Perhaps one could make an argument that it is, but then what amount of drop off is acceptable? Is it a 10% increase in mortality? 50%? What if the increase in your hospital’s mortality doesn’t translate into a similar decrease in the less well-resourced hospital’s mortality?
The issues of systemic racism & differences in patient demographics have also (appropriately) come up. Yes, the patient population at places like UCLA or Cedars is in general whiter & wealthier than at MLK. However, these differences decrease substantially when it comes to COVID.
Because the pandemic has disproportionally impacted the Black & LatinX communities, the majority of our hospitalized COVID patients are also non-white. So when you consider stretching academic centers to the point where you’re compromising patient care,
I don’t really see how that rectifies systemic racism, as some have suggested. It seems that this approach just takes things away from one set of Black and Brown people to give to another.

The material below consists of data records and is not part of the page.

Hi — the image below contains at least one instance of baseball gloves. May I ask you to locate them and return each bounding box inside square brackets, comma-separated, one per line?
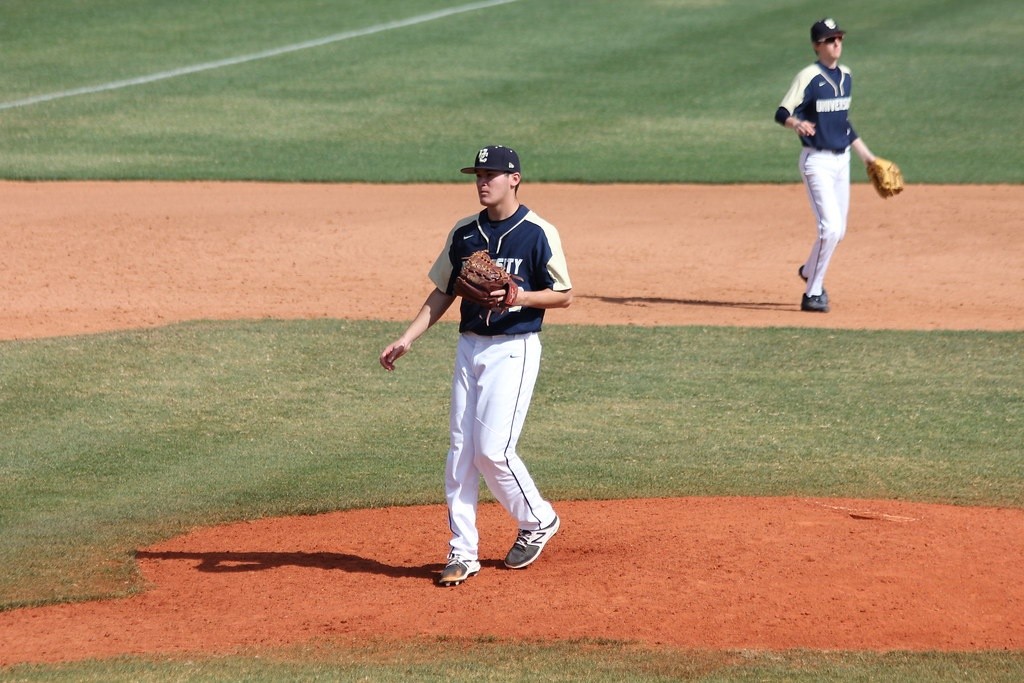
[454, 250, 525, 327]
[866, 157, 904, 200]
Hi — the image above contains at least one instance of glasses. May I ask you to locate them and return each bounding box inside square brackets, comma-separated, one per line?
[820, 35, 844, 43]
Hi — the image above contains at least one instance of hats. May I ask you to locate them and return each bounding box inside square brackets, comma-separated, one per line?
[811, 17, 846, 44]
[461, 146, 521, 173]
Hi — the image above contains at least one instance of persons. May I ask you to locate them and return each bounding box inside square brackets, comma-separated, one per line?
[773, 15, 877, 312]
[378, 144, 576, 587]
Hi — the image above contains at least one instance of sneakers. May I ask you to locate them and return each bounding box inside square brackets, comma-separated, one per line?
[440, 560, 481, 586]
[797, 265, 828, 304]
[505, 516, 561, 569]
[801, 293, 828, 312]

Another issue: what happens to patients without #COVID19 who need quaternary care that can’t be done at a community hospital? Transplants, VADs, ECMO, etc? It’s worth mentioning that 70% of organ transplant recipients in CA for the last 2 years were non-white.
These patients already comprise a very vulnerable group because they are limited in where they can receive care. Decisions about increasing capacity due to the pandemic impacts these patients too & can compromise our ability to care for them.
Ultimately, there is no doubt that the MLKs of the world deserve relief and more resources. But making that happen is not as easy as saying “why don’t academic hospitals just help more” in a setting where resources overall are limited.
The bottom line is that, overall, we need to have the ability to create more ICU capacity, with adequate staffing, than we have done so far. Resources need to be increased rather than simply redistributed. Not all hospitals in LA are broken right now, but all are stretched.
Federal & state investments in emergency preparedness & increasing the number of ICU-trained clinicians in the US will go a lot further than spreading all hospitals more thin than they ever should be. Asking already stretched hospitals to just “do more” is not a viable solution.